In a second incident, a visibly identifiable Jewish student was subject to jeers walking on Wiggins street, right near campus, during Commencement weekend, according to a source familiar with the matter. 

 

Since the recent violence between Israel and Hamas, the number of antisemitic incidents globally has surged. In Britain, cars bearing Palestinian flags drove through Jewish neighborhoods while yelling antisemitic slurs. In Germany, multiple synagogues have been attacked. Within the past week, Jewish people and Jewish institutions have been attacked in Los Angeles, New York, Tucson, and Salt Lake City

 

“As a Jewish student, observing anti-Israel mobs harass and assault Jews all over the world is concerning. I feel unsafe because many faculty members and students echo, sympathize with, and encourage the violent attitude of these mobs. Whether their hate is truly antisemitic, or simply misplaced ‘compassion,’ it doesn’t make a difference to the Jew hiding his yarmulke under a baseball cap,” Peter Brown ‘24 told the Tory

 

When George Floyd was murdered in July 2020, Eisgruber released a statement in solidarity with the Black community. In March, following a shooting at a massage parlor in Atlanta, Eisgruber issued a message condemning “the roots of injustice, racism and violence directed against the Asian American and Pacific Islander (AAPI) community.” 

 

In July 2020 and again in March 2021, Eisgruber called on the Princeton community to “stand up against racism, wherever and whenever we encounter it.” 

 

Four days after this article was first published on May 25, 2021, Eisgruber posted a statement on his “President’s Blog” condemning the recent uptick in antisemitism across the country and world.
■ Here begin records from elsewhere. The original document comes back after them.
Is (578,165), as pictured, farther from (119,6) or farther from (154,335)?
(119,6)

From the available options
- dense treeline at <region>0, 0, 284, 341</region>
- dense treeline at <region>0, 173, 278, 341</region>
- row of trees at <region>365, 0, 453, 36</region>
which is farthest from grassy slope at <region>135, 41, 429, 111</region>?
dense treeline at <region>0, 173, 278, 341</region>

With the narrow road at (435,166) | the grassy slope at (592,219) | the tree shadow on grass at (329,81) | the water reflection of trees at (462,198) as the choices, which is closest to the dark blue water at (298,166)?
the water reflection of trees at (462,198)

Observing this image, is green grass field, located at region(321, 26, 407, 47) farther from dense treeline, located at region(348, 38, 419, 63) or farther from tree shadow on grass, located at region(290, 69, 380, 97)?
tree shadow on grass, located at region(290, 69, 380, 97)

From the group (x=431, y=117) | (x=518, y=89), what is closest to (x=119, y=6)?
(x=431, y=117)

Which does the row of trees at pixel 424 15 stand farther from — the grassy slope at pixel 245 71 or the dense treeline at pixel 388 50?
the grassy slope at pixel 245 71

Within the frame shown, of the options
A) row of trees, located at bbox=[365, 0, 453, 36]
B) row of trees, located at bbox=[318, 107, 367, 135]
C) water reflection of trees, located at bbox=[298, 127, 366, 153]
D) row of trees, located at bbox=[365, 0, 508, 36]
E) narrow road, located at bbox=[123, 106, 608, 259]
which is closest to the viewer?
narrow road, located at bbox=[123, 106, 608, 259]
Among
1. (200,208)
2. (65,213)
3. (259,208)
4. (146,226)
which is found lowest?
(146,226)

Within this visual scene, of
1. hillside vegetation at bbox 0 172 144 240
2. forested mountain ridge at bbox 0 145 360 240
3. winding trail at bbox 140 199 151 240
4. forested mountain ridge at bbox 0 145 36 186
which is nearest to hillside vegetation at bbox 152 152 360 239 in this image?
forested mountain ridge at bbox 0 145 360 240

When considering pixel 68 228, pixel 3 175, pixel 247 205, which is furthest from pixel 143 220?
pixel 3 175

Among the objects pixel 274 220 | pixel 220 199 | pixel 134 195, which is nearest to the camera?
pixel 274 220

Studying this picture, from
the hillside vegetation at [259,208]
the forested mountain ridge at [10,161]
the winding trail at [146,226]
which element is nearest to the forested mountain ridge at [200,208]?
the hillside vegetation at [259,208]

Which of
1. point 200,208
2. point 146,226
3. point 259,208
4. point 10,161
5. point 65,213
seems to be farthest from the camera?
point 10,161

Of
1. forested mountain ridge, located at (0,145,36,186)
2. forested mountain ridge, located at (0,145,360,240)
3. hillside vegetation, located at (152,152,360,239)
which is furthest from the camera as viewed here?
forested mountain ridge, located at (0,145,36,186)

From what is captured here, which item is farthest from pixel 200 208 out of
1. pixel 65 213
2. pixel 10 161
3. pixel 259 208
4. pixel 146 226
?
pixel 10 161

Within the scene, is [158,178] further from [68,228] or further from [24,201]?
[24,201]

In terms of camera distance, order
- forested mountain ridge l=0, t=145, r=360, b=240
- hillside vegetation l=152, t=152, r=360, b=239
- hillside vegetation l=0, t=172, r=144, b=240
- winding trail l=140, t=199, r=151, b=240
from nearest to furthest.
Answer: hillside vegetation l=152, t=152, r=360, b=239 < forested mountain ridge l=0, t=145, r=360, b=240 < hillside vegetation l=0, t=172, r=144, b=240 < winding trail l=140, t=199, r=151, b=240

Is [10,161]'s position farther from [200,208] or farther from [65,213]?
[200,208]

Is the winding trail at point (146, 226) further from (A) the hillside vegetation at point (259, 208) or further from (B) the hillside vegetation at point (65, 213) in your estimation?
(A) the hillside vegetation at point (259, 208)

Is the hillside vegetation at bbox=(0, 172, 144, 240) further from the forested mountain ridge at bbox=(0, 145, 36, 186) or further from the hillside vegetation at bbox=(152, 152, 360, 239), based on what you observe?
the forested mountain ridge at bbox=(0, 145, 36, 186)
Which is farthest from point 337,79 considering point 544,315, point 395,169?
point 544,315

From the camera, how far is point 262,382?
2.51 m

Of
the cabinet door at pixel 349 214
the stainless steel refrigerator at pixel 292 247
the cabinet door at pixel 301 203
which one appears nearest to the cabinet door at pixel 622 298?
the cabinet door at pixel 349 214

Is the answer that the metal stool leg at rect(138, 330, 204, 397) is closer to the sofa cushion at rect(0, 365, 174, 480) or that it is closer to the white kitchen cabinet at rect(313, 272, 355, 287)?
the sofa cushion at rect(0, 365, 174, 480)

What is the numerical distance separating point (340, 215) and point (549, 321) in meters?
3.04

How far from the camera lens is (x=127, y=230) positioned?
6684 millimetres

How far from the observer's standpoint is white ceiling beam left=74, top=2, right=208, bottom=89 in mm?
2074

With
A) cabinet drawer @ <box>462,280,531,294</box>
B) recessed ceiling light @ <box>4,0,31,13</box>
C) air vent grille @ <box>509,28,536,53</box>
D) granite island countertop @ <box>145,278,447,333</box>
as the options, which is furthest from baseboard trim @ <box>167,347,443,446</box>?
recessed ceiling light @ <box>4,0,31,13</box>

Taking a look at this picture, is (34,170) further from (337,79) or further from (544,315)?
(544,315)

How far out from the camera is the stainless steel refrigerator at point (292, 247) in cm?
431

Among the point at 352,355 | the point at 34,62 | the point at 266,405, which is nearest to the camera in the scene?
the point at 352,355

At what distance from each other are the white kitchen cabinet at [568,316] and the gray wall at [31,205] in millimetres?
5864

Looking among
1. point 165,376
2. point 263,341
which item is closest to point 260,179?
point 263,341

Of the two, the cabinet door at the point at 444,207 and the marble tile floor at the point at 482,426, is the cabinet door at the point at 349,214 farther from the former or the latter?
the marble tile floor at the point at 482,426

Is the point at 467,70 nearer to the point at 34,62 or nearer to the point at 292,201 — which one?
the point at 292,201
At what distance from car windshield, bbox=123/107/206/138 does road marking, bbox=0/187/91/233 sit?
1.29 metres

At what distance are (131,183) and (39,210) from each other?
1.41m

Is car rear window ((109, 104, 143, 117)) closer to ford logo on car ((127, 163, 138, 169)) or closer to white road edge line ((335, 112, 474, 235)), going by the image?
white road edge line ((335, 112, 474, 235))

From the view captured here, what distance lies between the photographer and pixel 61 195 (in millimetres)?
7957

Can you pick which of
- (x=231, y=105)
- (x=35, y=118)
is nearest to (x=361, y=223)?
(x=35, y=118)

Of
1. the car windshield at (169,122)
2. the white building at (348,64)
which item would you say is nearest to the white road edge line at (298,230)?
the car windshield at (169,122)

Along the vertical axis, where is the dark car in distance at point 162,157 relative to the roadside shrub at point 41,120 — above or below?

Eisgruber acknowledged that Jewish students at Princeton were “heckled” and accused of “hostility toward Palestinians.”

 

“Sharp, intense, and provocative disagreement about Israel and Palestine is fully consistent with the debate that must occur on college campuses,” Eisgruber continued. “Harassment, heckling, stereotyping, and intimidation are not.”

 

Adam Hoffman ’23 and Cassandra James ’23 contributed to this piece.